User can view a sample of the input userDefine_file by calling userDefine_example

mat = gpd_workflow(vcf_folderPath = "/Path/to/vcf/file/folder/",
              mapping_vcf_to = "userDefine",
              mapTo_fileName = NULL,
              gtf_df = parse_gtf,
              reg_fileName = NULL, 
              ud_fileName = "/Path/to/userDefine_file",
              output_folderPath = "/path/to/your/output/folder",
              output_tag = "test_userDefine")

Map variants to UTR based regulatory regions with user-defined downstream and upstream length

User can view a sample of the input regulatory_file by calling regulatoryRegion_example

mat = gpd_workflow(vcf_folderPath = "/Path/to/vcf/file/folder/",
              mapping_vcf_to = "regulatory",
              mapTo_fileName = NULL,
              gtf_df = parse_gtf,
              reg_fileName = NULL, 
              ud_fileName = "/Path/to/regulatory_file",
              output_folderPath = "/path/to/your/output/folder",
              output_tag = "test_regulatory")

Under "regulatory" mode, user may obtain the desired regulatory unit file by first obtaining the borders of genes of interest and then obtaining the downstream and upstream UTR regions by the follwing two functions



           gb = get_geneborder(gtf_df,
	                  geneList, # a list of gene symbols of interest
                      geneBorder_filename)



           defineRegion_UTR(up5UTR_bp = 1000, ### how many base pair upstream of 5' UTR, default to 1000
                            down3UTR_bp = 1000, #### how many base pair downstream of 3' UTR, default to 1000
                            gtf_border = gb,
                            regUnit_filename)

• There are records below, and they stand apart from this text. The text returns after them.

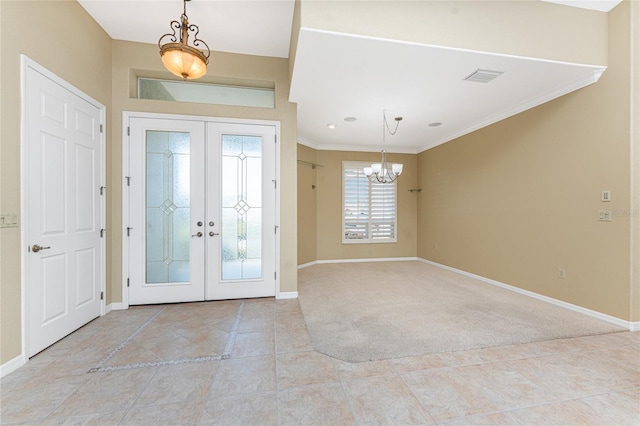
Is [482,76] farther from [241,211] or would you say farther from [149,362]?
[149,362]

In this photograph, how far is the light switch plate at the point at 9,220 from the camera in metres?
1.97

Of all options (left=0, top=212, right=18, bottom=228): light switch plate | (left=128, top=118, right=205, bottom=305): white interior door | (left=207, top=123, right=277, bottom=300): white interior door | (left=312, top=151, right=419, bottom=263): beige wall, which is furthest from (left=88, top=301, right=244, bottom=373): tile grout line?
(left=312, top=151, right=419, bottom=263): beige wall

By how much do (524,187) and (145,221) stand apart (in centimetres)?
554

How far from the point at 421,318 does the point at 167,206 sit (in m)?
3.54

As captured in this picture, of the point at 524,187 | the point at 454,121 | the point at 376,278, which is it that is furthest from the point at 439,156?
the point at 376,278

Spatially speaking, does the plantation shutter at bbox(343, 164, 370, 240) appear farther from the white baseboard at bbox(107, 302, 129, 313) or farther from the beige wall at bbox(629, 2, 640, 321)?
the white baseboard at bbox(107, 302, 129, 313)

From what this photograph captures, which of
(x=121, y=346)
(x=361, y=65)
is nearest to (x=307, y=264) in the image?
(x=121, y=346)

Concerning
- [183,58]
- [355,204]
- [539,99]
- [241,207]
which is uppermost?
[539,99]

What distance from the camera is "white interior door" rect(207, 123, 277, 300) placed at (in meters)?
3.54

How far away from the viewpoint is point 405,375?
199cm

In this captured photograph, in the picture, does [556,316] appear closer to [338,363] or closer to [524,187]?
[524,187]

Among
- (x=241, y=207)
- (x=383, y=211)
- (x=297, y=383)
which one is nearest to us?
(x=297, y=383)

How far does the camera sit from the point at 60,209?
253cm

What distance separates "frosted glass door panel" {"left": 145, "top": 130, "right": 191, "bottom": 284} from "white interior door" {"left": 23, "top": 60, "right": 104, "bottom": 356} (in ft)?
1.66
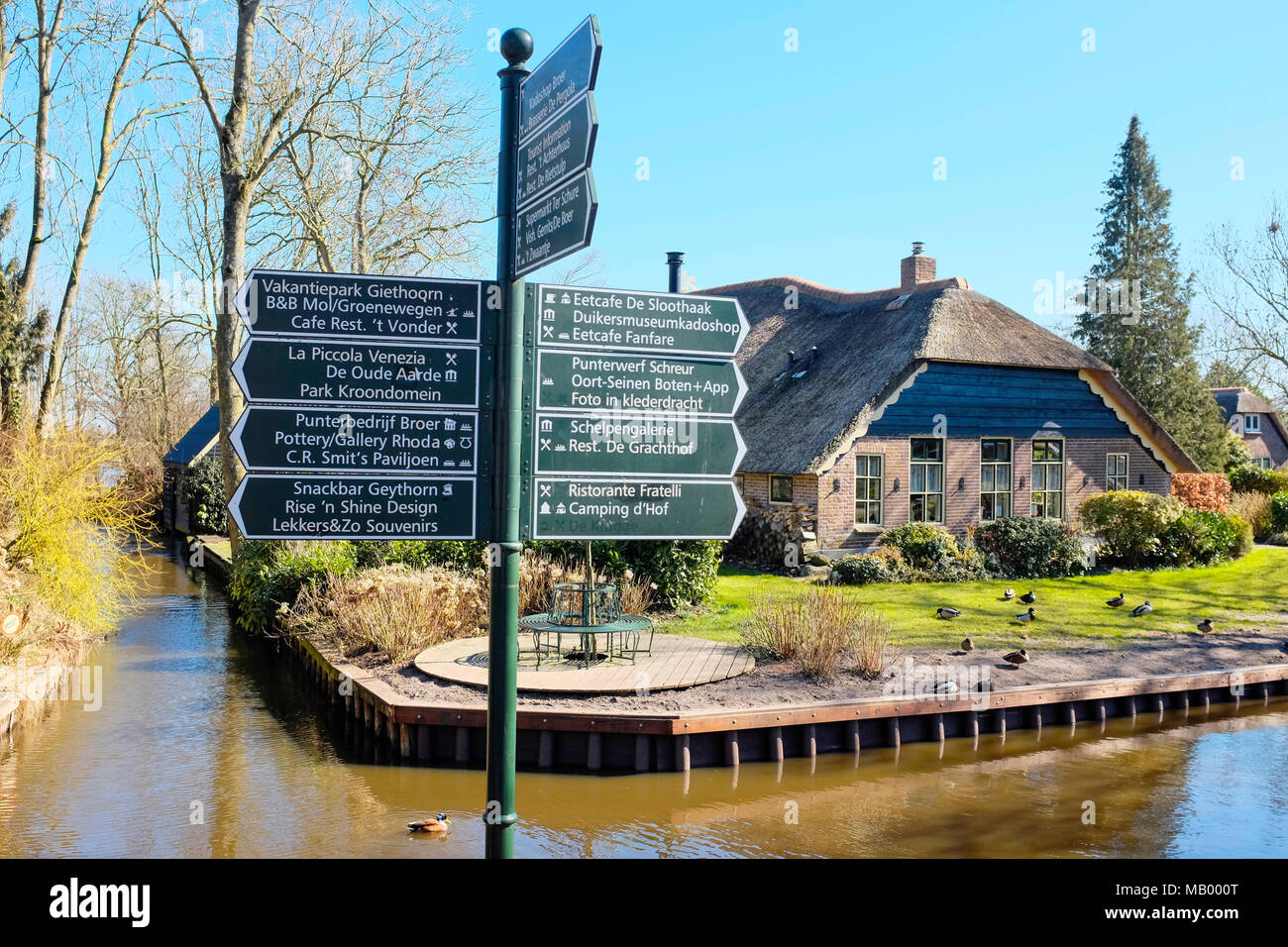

Grab sample names from the .vcf files' file names

When the sample IDs are not indicated in the .vcf file starting with #TUMOR, and are indicated in the filename of the .vcf files, users can tell the program how to grab the sample names using the following 3 parameters in gpd_workflow function:

   grab_start_string = "TCGA",
   grab_sep = "-",
   grab_number = 7,

The above example demonstrates grabbing sample names with TCGA barcode patterns that are seen in the file name of the vcf files, for example, "sample_TCGA-19-1385-01A-02W-0643-08_mutations.tsv". With the above parameters, the program take TCGA-19-1385-01A-02W-0643-08 as sample name.